Every time we use our credit card, a store loyalty card, or fill out a
warranty card data is being collected about our purchasing behavior.
Many people find the amount of information stored about us from
companies, such as Google, Facebook, and Amazon, disturbing and are
concerned about privacy. Although there is the potential for our
personal data to be used in harmful, or unwanted, ways it is also being
used to make our lives better. For example, Ford and Audi hope to one
day collect information about customer driving patterns so they can
recommend safer routes and warn drivers about dangerous road conditions.
Data mining in
customer relationship management applications can contribute significantly to the bottom line.
[citation needed]
Rather than randomly contacting a prospect or customer through a call
center or sending mail, a company can concentrate its efforts on
prospects that are predicted to have a high likelihood of responding to
an offer. More sophisticated methods may be used to optimize resources
across campaigns so that one may predict to which channel and to which
offer an individual is most likely to respond (across all potential
offers). Additionally, sophisticated applications could be used to
automate mailing. Once the results from data mining (potential
prospect/customer and channel/offer) are determined, this "sophisticated
application" can either automatically send an e-mail or a regular mail.

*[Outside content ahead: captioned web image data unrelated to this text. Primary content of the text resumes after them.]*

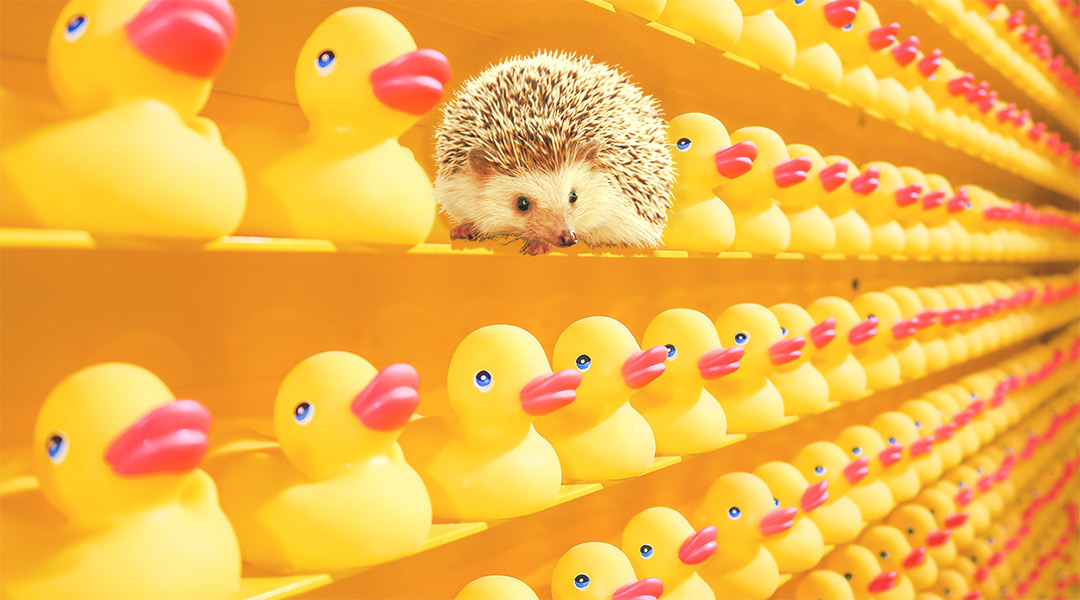 Hedgehog sitting on shelf full of rubber duckies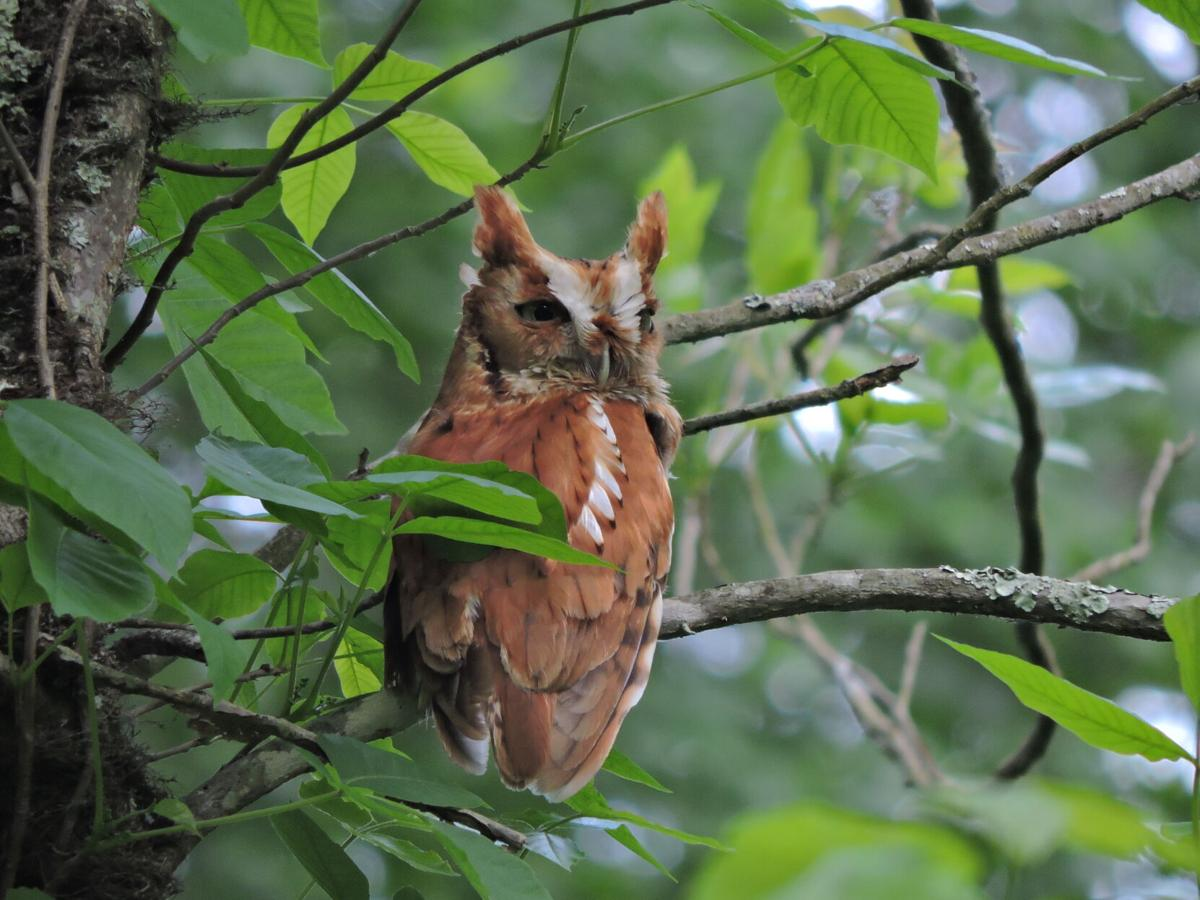 Shady Valley Screech Owl by Cade Campbell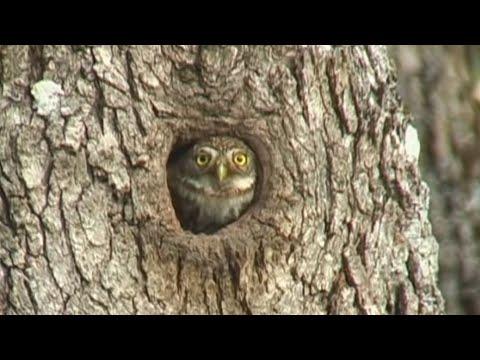 Nesting Pygmy Owls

Finally, in cases where many people will take an action without an
offer, "
uplift modeling"
can be used to determine which people have the greatest increase in
response if given an offer. Uplift modeling thereby enables marketers to
focus mailings and offers on persuadable people, and not to send offers
to people who will buy the product without an offer.
Data clustering can also be used to automatically discover the segments or groups within a customer data set.
Businesses employing data mining may see a return on investment, but
also they recognize that the number of predictive models can quickly
become very large. Rather than using one model to predict how many
customers will
churn,
a business could build a separate model for each region and customer
type. Then, instead of sending an offer to all people that are likely to
churn, it may only want to send offers to loyal customers. Finally, the
business may want to determine which customers are going to be
profitable over a certain window in time, and only send the offers to
those that are likely to be profitable. In order to maintain this
quantity of models, they need to manage model versions and move on to
automated data mining.
Data mining can also be helpful to human resources (HR) departments
in identifying the characteristics of their most successful employees.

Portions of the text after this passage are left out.